**Material to process**
────────

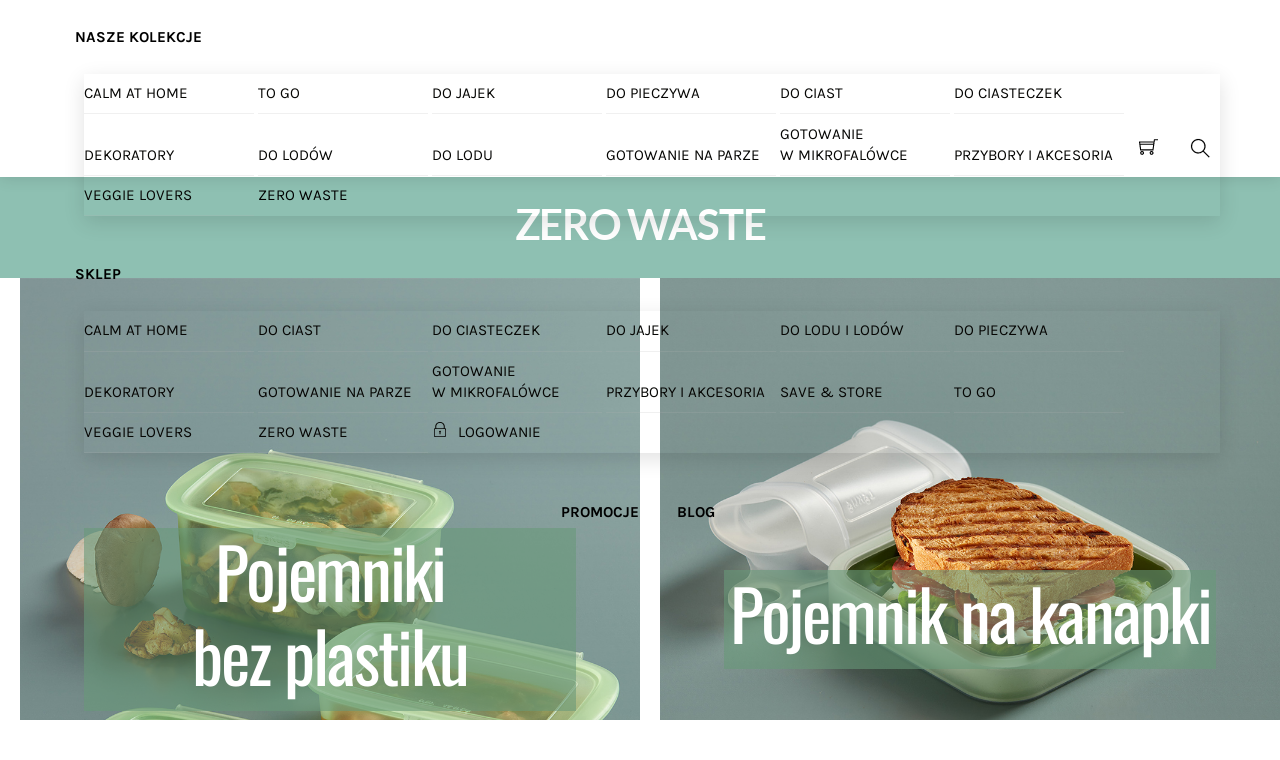

--- FILE ---
content_type: text/javascript; charset=UTF-8
request_url: https://www.lekue.pl/wp-content/themes/themify-shoppe/js/modules/themify-shop.js?ver=7.7.1
body_size: 1368
content:
(($,t,i,e,s,l)=>{"use strict";const[o,n]=e.currentScript.src.replace("js/modules/themify-shop.js","").split("?ver="),c=o+"js/modules/wc/",r=o+"styles/wc/modules/",a=new Map,h=e.body.classList;for(let t=e.querySelectorAll(".widget_product_categories .count"),i=t.length-1;i>-1;--i)t[i].textContent=t[i].textContent.replace("(","").replace(")","");new class{constructor(){const i=this;i.t(),i.i(),i.l(),i.o(),t.on("infiniteloaded",(()=>{i.o()})),i.h(),setTimeout((()=>{i.p(),i.u()}),1e3),h.contains("single-product")&&i.m(),i.k()}l(){t.on("themify_theme_spark",((t,i)=>{this.v(t,i)})).on("themiboxloaded",(i=>{$.fn.prettyPhoto?($(".thumbnails a[data-rel^='prettyPhoto']",i).prettyPhoto({hook:"data-rel",social_tools:!1,theme:"pp_woocommerce",horizontal_padding:20,opacity:.8,deeplinking:!1}),t.trigger("single_slider_loaded")):this.m(i).then((()=>{t.trigger("single_slider_loaded")}))})).body.on("keyup","input.qty",(function(){const t=~~this.max;t>0&&~~this.value>t&&(this.value=t)}))}v(e,n){if(s.sparkling_color!==l){n??={},n.text??="ti-shopping-cart";let l=!1;const r=o+"images/"+n.text+".svg",h=()=>a.has(r)?1:t.fetch(null,"text",{method:"GET",credentials:"omit"},r).then((t=>{const e=s.sparkling_color;"#dcaa2e"!==e&&(t=t.replace("#dcaa2e",e)),a.set(r,"data:image/svg+xml;base64,"+i.btoa(t))}));Promise.all([t.loadJs(c+"clickspark.min",!!i.clickSpark,"1.0"),h()]).then((()=>{if(!l){l=!0;const t=i.clickSpark;n={duration:300,count:30,speed:8,type:"splash",rotation:0,size:10,...n},t.setParticleImagePath(a.get(r)),t.setParticleDuration(n.duration),t.setParticleCount(n.count),t.setParticleSpeed(n.speed),t.setAnimationType(n.type),t.setParticleRotationSpeed(n.rotation),t.setParticleSize(n.size),t.fireParticles($(e))}}))}}j(){const t=" "+e.cookie,i=" "+s.wishlist.cookie+"=",l=[];if(t.length>0){let e=t.indexOf(i);if(-1!==e){e+=i.length;let s=t.indexOf(";",e);-1===s&&(s=t.length);const o=JSON.parse(t.substring(e,s));for(let t in o)l.push(o[t])}}return l}h(){s.wishlist!==l&&(setTimeout((()=>{const t=e.tfClass("wishlist-button"),i=this.j(),s=e.querySelector(".wishlist .icon-menu-count"),l=i.length;for(let e=t.length-1;e>-1;--e)t[e].classList.toggle("wishlisted",i.includes(~~t[e].dataset.id));s&&(s.classList.toggle("wishlist_empty",0===l),s.textContent=l)}),1500),h.contains("wishlist-page")&&t.fetch({action:"themify_load_wishlist_page"},"html").then((t=>{e.tfClass("page-content")[0].appendChild(t)})),t.body.on("click.tf_wishlist",".wishlisted,.wishlist-button",(i=>{i.preventDefault(),i.stopImmediatePropagation(),t.loadJs(c+"wishlist",null,n).then((()=>{t.trigger("themify_wishlist_init",[this.j]),t.body.off("click.tf_wishlist"),$(i.currentTarget).click()}))})))}async m(i){const s=(i=i||e).tfClass("woocommerce-product-gallery__wrapper")[0];s?.tfClass("tf_swiper-container")[0]&&(await t.loadJs(c+"single-slider",null,n),await t.trigger("themify_theme_product_single_slider",s))}o(){if(!h.contains("wishlist-page")){const i=t.isTouch?"touchstart":"mouseover";for(let s=e.tfClass("product-slider"),l=s.length-1;l>-1;--l)!s[l].hasAttribute("data-product-slider")||s[l].classList.contains("slider_attached")||s[l].classList.contains("hovered")||(s[l].tfOn(i,(function(){this.classList.contains("hovered")||(this.classList.add("hovered"),t.loadJs(c+"slider",null,n).then((()=>{t.trigger("themify_theme_product_slider",[this])})))}),{passive:!0,once:!0}).className+=" slider_attached")}}u(){t.body.one("click",".themify-lightbox",(function(i){i.preventDefault(),t.loadJs(c+"themibox",null,n).then((()=>{t.trigger("themify_theme_themibox_run",[this])}))}))}p(){let t=e.tfClass("reply-review");for(let i=t.length-1;i>-1;--i)t[i].tfOn("click",(t=>{t.preventDefault(),$("#respond").slideToggle("slow")}));t=e.tfClass("add-reply-js");for(let i=t.length-1;i>-1;--i)t[i].tfOn("click",(function(t){t.preventDefault(),$(this).hide(),$("#respond").slideDown("slow"),$("#cancel-comment-reply-link").show()}));t=e.tfId("cancel-comment-reply-link"),null!==t&&t.tfOn("click",(function(t){t.preventDefault(),$(this).hide(),$("#respond").slideUp(),$(".add-reply-js").show()}))}i(){i.wc_add_to_cart_params!==l&&t.loadJs(c+"ajax-to-cart",null,n)}t(){if(null!==e.tfId("slide-cart")){let i=!1;t.sideMenu(e.querySelectorAll("#cart-link,#cart-link-mobile-link"),{panel:"#slide-cart",close:"#cart-icon-close",beforeShow(){!1===i&&e.tfId("cart-wrap")&&(this.panelVisible=!0,t.loadCss(r+"basket",null,n).then((()=>{i=!0,this.panelVisible=!1,this.showPanel()})))}})}}k(){if(e.querySelector(".loops-wrapper.products")){const t={wpf_form:"wpf_ajax_success","yit-wcan-container":"yith-wcan-ajax-filtered"};for(let i in t)e.tfClass(i)[0]&&$(e).on(t[i],(()=>{this.o()}))}}}})(jQuery,Themify,window,document,themifyScript,void 0);

--- FILE ---
content_type: text/plain
request_url: https://www.google-analytics.com/j/collect?v=1&_v=j102&a=778978767&t=pageview&_s=1&dl=https%3A%2F%2Fwww.lekue.pl%2Fzero-waste%2F&ul=en-us%40posix&dt=ZERO%20WASTE%20%E2%80%94%20L%C3%A9ku%C3%A9&sr=1280x720&vp=1280x720&_u=aGDAAUIpAAAAACAMI~&jid=1635620933&gjid=2062180125&cid=840163161.1769306347&tid=UA-44249608-3&_gid=2077184739.1769306347&_r=1&_slc=1&gtm=45He61m0n81NZ6SKZZv831228149za200zd831228149&gcd=13l3l3l3l1l1&dma=0&tag_exp=103116026~103200004~104527906~104528500~104684208~104684211~105391252~115938465~115938469~116682875~117041587~117042506~117223564&z=1746024704
body_size: -449
content:
2,cG-VMJ8T7QFTS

────────

**What the task asks**
Reproduce the material exactly; keep pictures out.

**Written response**
--- FILE ---
content_type: text/javascript; charset=UTF-8
request_url: https://www.lekue.pl/wp-content/themes/themify-shoppe/js/modules/themify-shop.js?ver=7.7.1
body_size: 1368
content:
(($,t,i,e,s,l)=>{"use strict";const[o,n]=e.currentScript.src.replace("js/modules/themify-shop.js","").split("?ver="),c=o+"js/modules/wc/",r=o+"styles/wc/modules/",a=new Map,h=e.body.classList;for(let t=e.querySelectorAll(".widget_product_categories .count"),i=t.length-1;i>-1;--i)t[i].textContent=t[i].textContent.replace("(","").replace(")","");new class{constructor(){const i=this;i.t(),i.i(),i.l(),i.o(),t.on("infiniteloaded",(()=>{i.o()})),i.h(),setTimeout((()=>{i.p(),i.u()}),1e3),h.contains("single-product")&&i.m(),i.k()}l(){t.on("themify_theme_spark",((t,i)=>{this.v(t,i)})).on("themiboxloaded",(i=>{$.fn.prettyPhoto?($(".thumbnails a[data-rel^='prettyPhoto']",i).prettyPhoto({hook:"data-rel",social_tools:!1,theme:"pp_woocommerce",horizontal_padding:20,opacity:.8,deeplinking:!1}),t.trigger("single_slider_loaded")):this.m(i).then((()=>{t.trigger("single_slider_loaded")}))})).body.on("keyup","input.qty",(function(){const t=~~this.max;t>0&&~~this.value>t&&(this.value=t)}))}v(e,n){if(s.sparkling_color!==l){n??={},n.text??="ti-shopping-cart";let l=!1;const r=o+"images/"+n.text+".svg",h=()=>a.has(r)?1:t.fetch(null,"text",{method:"GET",credentials:"omit"},r).then((t=>{const e=s.sparkling_color;"#dcaa2e"!==e&&(t=t.replace("#dcaa2e",e)),a.set(r,"data:image/svg+xml;base64,"+i.btoa(t))}));Promise.all([t.loadJs(c+"clickspark.min",!!i.clickSpark,"1.0"),h()]).then((()=>{if(!l){l=!0;const t=i.clickSpark;n={duration:300,count:30,speed:8,type:"splash",rotation:0,size:10,...n},t.setParticleImagePath(a.get(r)),t.setParticleDuration(n.duration),t.setParticleCount(n.count),t.setParticleSpeed(n.speed),t.setAnimationType(n.type),t.setParticleRotationSpeed(n.rotation),t.setParticleSize(n.size),t.fireParticles($(e))}}))}}j(){const t=" "+e.cookie,i=" "+s.wishlist.cookie+"=",l=[];if(t.length>0){let e=t.indexOf(i);if(-1!==e){e+=i.length;let s=t.indexOf(";",e);-1===s&&(s=t.length);const o=JSON.parse(t.substring(e,s));for(let t in o)l.push(o[t])}}return l}h(){s.wishlist!==l&&(setTimeout((()=>{const t=e.tfClass("wishlist-button"),i=this.j(),s=e.querySelector(".wishlist .icon-menu-count"),l=i.length;for(let e=t.length-1;e>-1;--e)t[e].classList.toggle("wishlisted",i.includes(~~t[e].dataset.id));s&&(s.classList.toggle("wishlist_empty",0===l),s.textContent=l)}),1500),h.contains("wishlist-page")&&t.fetch({action:"themify_load_wishlist_page"},"html").then((t=>{e.tfClass("page-content")[0].appendChild(t)})),t.body.on("click.tf_wishlist",".wishlisted,.wishlist-button",(i=>{i.preventDefault(),i.stopImmediatePropagation(),t.loadJs(c+"wishlist",null,n).then((()=>{t.trigger("themify_wishlist_init",[this.j]),t.body.off("click.tf_wishlist"),$(i.currentTarget).click()}))})))}async m(i){const s=(i=i||e).tfClass("woocommerce-product-gallery__wrapper")[0];s?.tfClass("tf_swiper-container")[0]&&(await t.loadJs(c+"single-slider",null,n),await t.trigger("themify_theme_product_single_slider",s))}o(){if(!h.contains("wishlist-page")){const i=t.isTouch?"touchstart":"mouseover";for(let s=e.tfClass("product-slider"),l=s.length-1;l>-1;--l)!s[l].hasAttribute("data-product-slider")||s[l].classList.contains("slider_attached")||s[l].classList.contains("hovered")||(s[l].tfOn(i,(function(){this.classList.contains("hovered")||(this.classList.add("hovered"),t.loadJs(c+"slider",null,n).then((()=>{t.trigger("themify_theme_product_slider",[this])})))}),{passive:!0,once:!0}).className+=" slider_attached")}}u(){t.body.one("click",".themify-lightbox",(function(i){i.preventDefault(),t.loadJs(c+"themibox",null,n).then((()=>{t.trigger("themify_theme_themibox_run",[this])}))}))}p(){let t=e.tfClass("reply-review");for(let i=t.length-1;i>-1;--i)t[i].tfOn("click",(t=>{t.preventDefault(),$("#respond").slideToggle("slow")}));t=e.tfClass("add-reply-js");for(let i=t.length-1;i>-1;--i)t[i].tfOn("click",(function(t){t.preventDefault(),$(this).hide(),$("#respond").slideDown("slow"),$("#cancel-comment-reply-link").show()}));t=e.tfId("cancel-comment-reply-link"),null!==t&&t.tfOn("click",(function(t){t.preventDefault(),$(this).hide(),$("#respond").slideUp(),$(".add-reply-js").show()}))}i(){i.wc_add_to_cart_params!==l&&t.loadJs(c+"ajax-to-cart",null,n)}t(){if(null!==e.tfId("slide-cart")){let i=!1;t.sideMenu(e.querySelectorAll("#cart-link,#cart-link-mobile-link"),{panel:"#slide-cart",close:"#cart-icon-close",beforeShow(){!1===i&&e.tfId("cart-wrap")&&(this.panelVisible=!0,t.loadCss(r+"basket",null,n).then((()=>{i=!0,this.panelVisible=!1,this.showPanel()})))}})}}k(){if(e.querySelector(".loops-wrapper.products")){const t={wpf_form:"wpf_ajax_success","yit-wcan-container":"yith-wcan-ajax-filtered"};for(let i in t)e.tfClass(i)[0]&&$(e).on(t[i],(()=>{this.o()}))}}}})(jQuery,Themify,window,document,themifyScript,void 0);

--- FILE ---
content_type: text/plain
request_url: https://www.google-analytics.com/j/collect?v=1&_v=j102&a=778978767&t=pageview&_s=1&dl=https%3A%2F%2Fwww.lekue.pl%2Fzero-waste%2F&ul=en-us%40posix&dt=ZERO%20WASTE%20%E2%80%94%20L%C3%A9ku%C3%A9&sr=1280x720&vp=1280x720&_u=aGDAAUIpAAAAACAMI~&jid=1635620933&gjid=2062180125&cid=840163161.1769306347&tid=UA-44249608-3&_gid=2077184739.1769306347&_r=1&_slc=1&gtm=45He61m0n81NZ6SKZZv831228149za200zd831228149&gcd=13l3l3l3l1l1&dma=0&tag_exp=103116026~103200004~104527906~104528500~104684208~104684211~105391252~115938465~115938469~116682875~117041587~117042506~117223564&z=1746024704
body_size: -449
content:
2,cG-VMJ8T7QFTS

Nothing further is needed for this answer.